🚨 OWASP API Security Top 10 Highlight — 1. BOLA (Broken Object Level Authorization)
Let’s Understand BOLA (Broken Object Level Authorization) .
BOLA occurs when an API doesn’t enforce proper access control, meaning the server isn’t checking whether the user requesting a resource actually owns that resource.
Real Example:
User Bruce makes this request:
GET https://herohospital.com/api/v3/users?id=2727
Response:
{
"id": "2727",
"fname": "Bruce",
"lname": "Wayne",
"diagnosis": "Depression"
}
Perfect — Bruce is allowed to access his own data.
But if Bruce simply changes the ID:
GET https://herohospital.com/api/v3/users?id=2728
And he gets Harvey’s data 👀
{
"id": "2728",
"fname": "Harvey",
"lname": "Dent",
"diagnosis": "DID"
}
🚨 Boom. That’s BOLA.
It means one user can access another user’s private data — which should never happen.
Why Does This Happen?
Because the API blindly trusts the id, username, or resource identifier provided by the client — without verifying ownership on the server side.

EXTRACTED MATERIAL:
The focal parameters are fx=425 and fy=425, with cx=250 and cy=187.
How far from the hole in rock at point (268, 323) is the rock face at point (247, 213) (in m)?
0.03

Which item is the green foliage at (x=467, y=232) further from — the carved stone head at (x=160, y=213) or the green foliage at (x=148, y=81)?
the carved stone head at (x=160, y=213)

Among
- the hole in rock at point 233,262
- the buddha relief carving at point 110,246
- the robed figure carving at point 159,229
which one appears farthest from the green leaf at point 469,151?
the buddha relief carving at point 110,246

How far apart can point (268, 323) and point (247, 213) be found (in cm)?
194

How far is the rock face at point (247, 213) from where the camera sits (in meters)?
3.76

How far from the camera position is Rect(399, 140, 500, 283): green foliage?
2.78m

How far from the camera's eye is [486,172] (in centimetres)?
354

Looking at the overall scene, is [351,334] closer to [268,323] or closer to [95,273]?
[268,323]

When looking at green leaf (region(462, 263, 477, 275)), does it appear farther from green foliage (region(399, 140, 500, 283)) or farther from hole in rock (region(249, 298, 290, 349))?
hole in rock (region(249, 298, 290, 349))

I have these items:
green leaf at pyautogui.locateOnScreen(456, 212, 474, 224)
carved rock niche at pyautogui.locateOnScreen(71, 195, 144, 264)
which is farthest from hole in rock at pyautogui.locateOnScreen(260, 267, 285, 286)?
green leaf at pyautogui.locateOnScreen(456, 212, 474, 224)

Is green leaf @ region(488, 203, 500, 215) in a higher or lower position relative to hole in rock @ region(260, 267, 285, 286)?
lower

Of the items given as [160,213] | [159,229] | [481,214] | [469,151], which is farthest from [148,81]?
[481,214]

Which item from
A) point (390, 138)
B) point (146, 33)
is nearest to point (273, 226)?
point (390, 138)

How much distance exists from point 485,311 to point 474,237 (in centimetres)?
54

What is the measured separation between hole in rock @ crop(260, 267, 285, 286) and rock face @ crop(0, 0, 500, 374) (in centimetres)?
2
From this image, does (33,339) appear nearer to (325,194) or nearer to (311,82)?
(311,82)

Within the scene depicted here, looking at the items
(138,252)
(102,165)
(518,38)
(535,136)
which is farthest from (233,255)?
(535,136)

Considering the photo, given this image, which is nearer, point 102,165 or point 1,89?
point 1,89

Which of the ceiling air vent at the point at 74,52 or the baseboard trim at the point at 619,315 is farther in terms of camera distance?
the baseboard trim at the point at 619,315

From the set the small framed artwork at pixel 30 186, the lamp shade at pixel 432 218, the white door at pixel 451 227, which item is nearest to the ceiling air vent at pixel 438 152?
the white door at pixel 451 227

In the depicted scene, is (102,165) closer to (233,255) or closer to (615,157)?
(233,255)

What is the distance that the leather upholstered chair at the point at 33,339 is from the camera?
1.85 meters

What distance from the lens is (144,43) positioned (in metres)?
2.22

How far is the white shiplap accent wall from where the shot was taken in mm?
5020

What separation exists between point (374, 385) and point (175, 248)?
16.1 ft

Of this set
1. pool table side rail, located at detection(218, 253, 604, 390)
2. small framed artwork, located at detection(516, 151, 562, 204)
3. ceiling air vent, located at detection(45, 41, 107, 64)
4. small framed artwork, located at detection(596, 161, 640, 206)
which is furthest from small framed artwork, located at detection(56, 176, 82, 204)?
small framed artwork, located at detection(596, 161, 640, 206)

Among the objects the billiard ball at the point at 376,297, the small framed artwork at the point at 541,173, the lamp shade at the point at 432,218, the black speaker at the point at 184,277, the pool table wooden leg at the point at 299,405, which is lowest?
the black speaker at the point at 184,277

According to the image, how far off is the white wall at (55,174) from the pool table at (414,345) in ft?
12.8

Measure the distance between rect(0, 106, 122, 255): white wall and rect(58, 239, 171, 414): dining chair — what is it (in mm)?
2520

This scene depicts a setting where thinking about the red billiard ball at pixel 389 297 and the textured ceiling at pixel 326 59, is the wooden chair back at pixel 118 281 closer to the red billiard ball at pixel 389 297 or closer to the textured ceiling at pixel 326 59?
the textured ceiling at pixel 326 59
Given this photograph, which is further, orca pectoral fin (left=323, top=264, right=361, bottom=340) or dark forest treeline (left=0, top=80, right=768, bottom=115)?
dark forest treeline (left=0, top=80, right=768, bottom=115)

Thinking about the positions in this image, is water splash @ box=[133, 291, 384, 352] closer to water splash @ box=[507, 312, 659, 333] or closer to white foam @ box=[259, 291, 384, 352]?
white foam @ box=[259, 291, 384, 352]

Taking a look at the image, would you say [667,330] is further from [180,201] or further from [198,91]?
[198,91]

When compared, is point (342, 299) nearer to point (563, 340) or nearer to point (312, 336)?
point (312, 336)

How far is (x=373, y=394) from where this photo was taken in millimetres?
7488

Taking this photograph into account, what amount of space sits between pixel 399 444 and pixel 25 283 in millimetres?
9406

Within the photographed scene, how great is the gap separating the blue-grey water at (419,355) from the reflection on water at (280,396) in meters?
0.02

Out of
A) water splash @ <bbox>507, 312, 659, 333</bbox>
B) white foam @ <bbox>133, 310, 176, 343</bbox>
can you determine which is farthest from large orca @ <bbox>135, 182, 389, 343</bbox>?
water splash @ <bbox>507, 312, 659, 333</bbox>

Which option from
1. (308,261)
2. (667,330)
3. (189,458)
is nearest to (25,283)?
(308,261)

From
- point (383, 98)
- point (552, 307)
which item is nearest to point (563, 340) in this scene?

ACTIONS TO TAKE:
A – Decide whether each statement below agrees with the BOLA explanation. Answer yes or no for each, and quote the words of the text that decide it.
(i) In the example, Bruce first requests the record whose id is 2727.
(ii) According to the text, the API checks ownership of the requested resource on the server side.
(iii) The diagnosis shown in Harvey's record is Depression.
B – Extend the BOLA explanation from the point where it stops.

RESPONSES:
A –
(i) Yes: "GET https://herohospital.com/api/v3/users?id=2727"
(ii) No: "without verifying ownership on the server side."
(iii) No: "diagnosis": "DID"

B –
Where BOLA Commonly Hides 👀
Try noticing the bold parts:
GET /api/user/**1**
GET /user/account/find?user_id=**aE1230000token**
POST /company/account/**Apple**/balance
GET /admin/settings/account/**bman**
If these values are predictable or guessable, attackers can try swapping them.
For example:
/api/user/3
/user/account/find?user_id=23
/company/account/Google/balance
/admin/settings/account/hdent
If you get real data back → BOLA confirmed.
How to Fix BOLA (Simple + Practical)
✅ Always perform server-side ownership validation
✅ Ensure resource belongs to the authenticated user
✅ Use OAuth scopes / RBAC / claims
✅ Prefer non-sequential, non-guessable IDs (UUIDs)
✅ Log suspicious enumeration attempts & rate-limit requests
In Short:
If changing just one ID reveals someone else’s data → BOLA is present.